SOCTA 2017

foreword

I am pleased to present the European Union (EU) Serious and Organised Crime Threat Assessment 2017 (SOCTA 2017). The SOCTA 2017 is Europol’s flagship product providing information to Europe’s law enforcement community and decisionmakers. It serves as the cornerstone of the EU Policy Cycle for Serious and Organised Crime.

The Policy Cycle ensures effective cooperation between national law enforcement agencies, EU Institutions, EU Agencies and other relevant partners in the fight against serious and organised crime. This is the second edition of the SOCTA, following its inaugural edition released in 2013. The SOCTA 2017 delivers a set of recommendations based on an indepth analysis of the major crime threats facing the EU. The Council of Justice and Home Affairs Ministers will use these recommendations to define priorities for the coming four years.

The SOCTA 2017 is the outcome of the work of many contributors from law enforcement authorities in the Member States, in countries with strategic and operational agreements with Europol, our institutional partners in the EU and Europol.

Europol is a key partner to the Member States in meeting security challenges by providing a highly developed platform for the exchange of criminal intelligence as well as analytical and operational support for some of the most complex international investigations in the EU to date. In drafting the SOCTA 2017, Europol harnessed this unique information position.

The SOCTA 2017 represents the outcome of the largest data collection on serious and organised crime ever undertaken in the EU. Europol has been able to use its singular intelligence capability as the information hub for criminal intelligence in the EU to analyse and identify the key crime threats facing the EU today.

Informed by its analysis of the prevailing threat, the SOCTA 2017 identifies a number of key priorities, which, in Europol’s view, require the greatest concerted action by Member States and other actors to ensure the most effective impact. These include cybercrime, the production, trafficking and distribution of illicit drugs, migrant smuggling, organised property crime, and the trafficking in human beings (THB). In addition, Europol recommends focussing on three cross-cutting crime threats with a significant impact across the spectrum of serious and organised crime – document fraud, money laundering and the online trade in illicit goods and services.
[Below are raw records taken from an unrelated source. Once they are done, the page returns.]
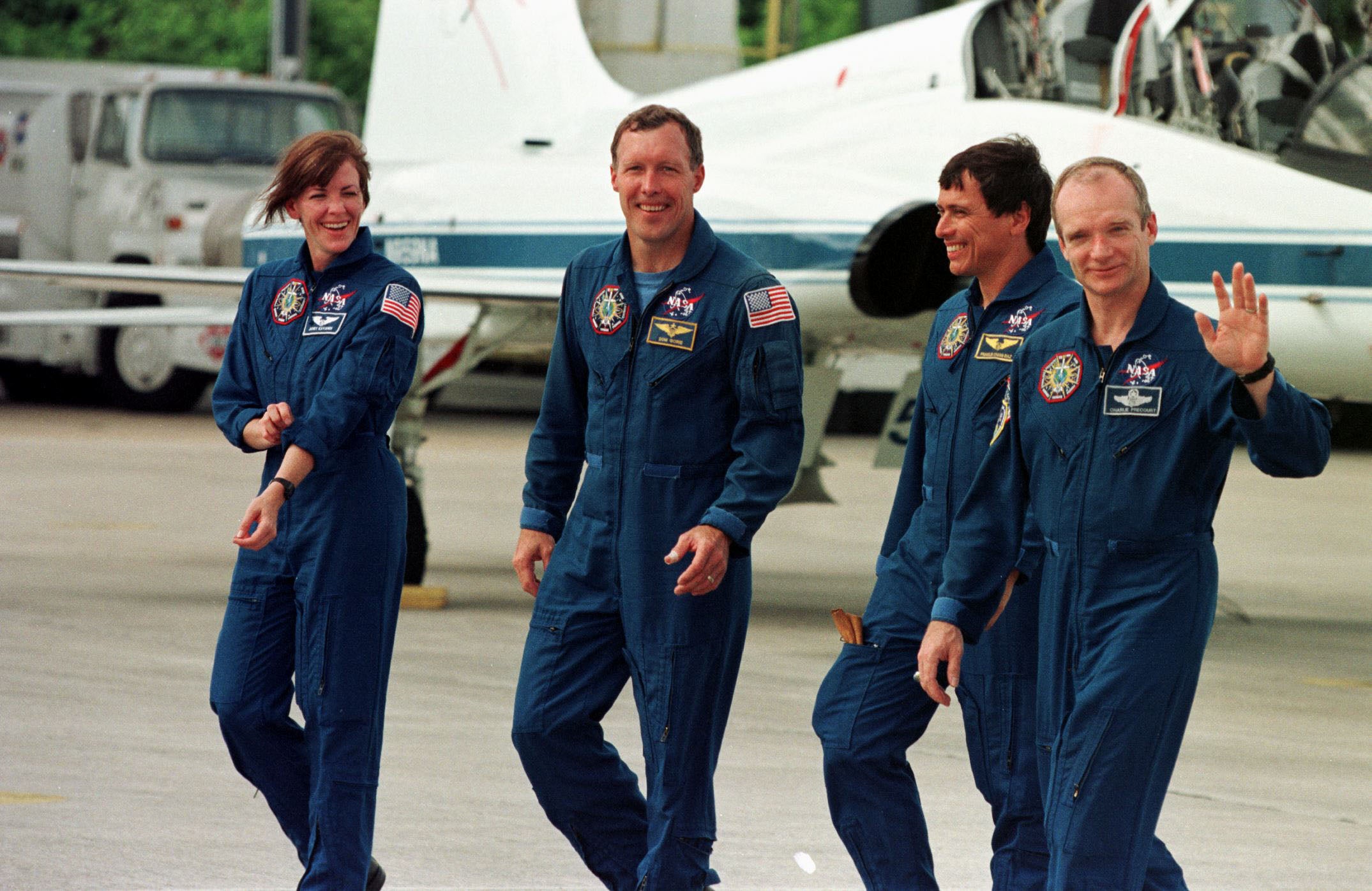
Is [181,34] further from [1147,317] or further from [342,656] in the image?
Answer: [1147,317]

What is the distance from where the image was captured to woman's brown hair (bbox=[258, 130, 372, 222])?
4.92m

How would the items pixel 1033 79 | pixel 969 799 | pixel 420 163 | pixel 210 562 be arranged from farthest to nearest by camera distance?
pixel 420 163 → pixel 210 562 → pixel 1033 79 → pixel 969 799

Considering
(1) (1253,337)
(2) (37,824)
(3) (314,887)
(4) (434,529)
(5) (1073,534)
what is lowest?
(4) (434,529)

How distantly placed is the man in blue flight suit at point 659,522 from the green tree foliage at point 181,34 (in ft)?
109

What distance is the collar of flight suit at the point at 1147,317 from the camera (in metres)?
4.12

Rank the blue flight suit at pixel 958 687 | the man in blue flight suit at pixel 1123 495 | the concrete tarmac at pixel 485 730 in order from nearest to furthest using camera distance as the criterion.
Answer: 1. the man in blue flight suit at pixel 1123 495
2. the blue flight suit at pixel 958 687
3. the concrete tarmac at pixel 485 730

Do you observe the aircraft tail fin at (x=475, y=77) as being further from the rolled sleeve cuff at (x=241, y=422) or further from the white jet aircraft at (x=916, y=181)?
the rolled sleeve cuff at (x=241, y=422)

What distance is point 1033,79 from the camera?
11.0 m

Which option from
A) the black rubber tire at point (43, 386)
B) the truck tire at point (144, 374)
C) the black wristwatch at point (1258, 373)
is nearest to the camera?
the black wristwatch at point (1258, 373)

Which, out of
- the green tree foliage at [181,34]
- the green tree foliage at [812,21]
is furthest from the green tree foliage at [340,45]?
the green tree foliage at [812,21]

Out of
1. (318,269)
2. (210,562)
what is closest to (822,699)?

The SOCTA 2017 also explores potential links between serious and organised crime and terrorism.

In 2013, Europol reported the presence of at least 3,600 internationally operating Organised Crime Groups (OCGs) in the EU. In the SOCTA 2017, we identify approximately 5,000 international OCGs currently under investigation in the EU. This increase is primarily a reflection of a much improved intelligence picture. It is also an indication of shifts in criminal markets and the emergence of smaller groups and individual criminal entrepreneurs in specific criminal activities, especially those taking place online.

These developments highlight the complex dynamics that shape the serious and organised crime landscape in the EU. They also emphasise the need for the continued and enhanced exchange of information between law enforcement authorities as part of their day-to-day business. Connecting law enforcement authorities and facilitating the real-time 24/7 exchange of information remains Europol’s core business.

The SOCTA 2017 is a forward-looking document that both describes and anticipates emerging threats from serious and organised crime. In this edition of the SOCTA, we highlight the role of technology in particular. Criminals have always been adept at exploiting technology. However, the rate of technological innovation and the ability of organised criminals to adapt these technologies have been increasing steadily over recent years. Developments such as the emergence of the online trade in illicit goods and services are set to result in significant shifts in criminal markets and confront law enforcement authorities with new challenges.

In identifying and specifying these challenges, Europol hopes to provide a tangible contribution to the efforts of Member States and the EU in fighting serious and organised crime. I look forward to Europol’s continued support for and cooperation with law enforcement agencies and other partners in the EU and beyond.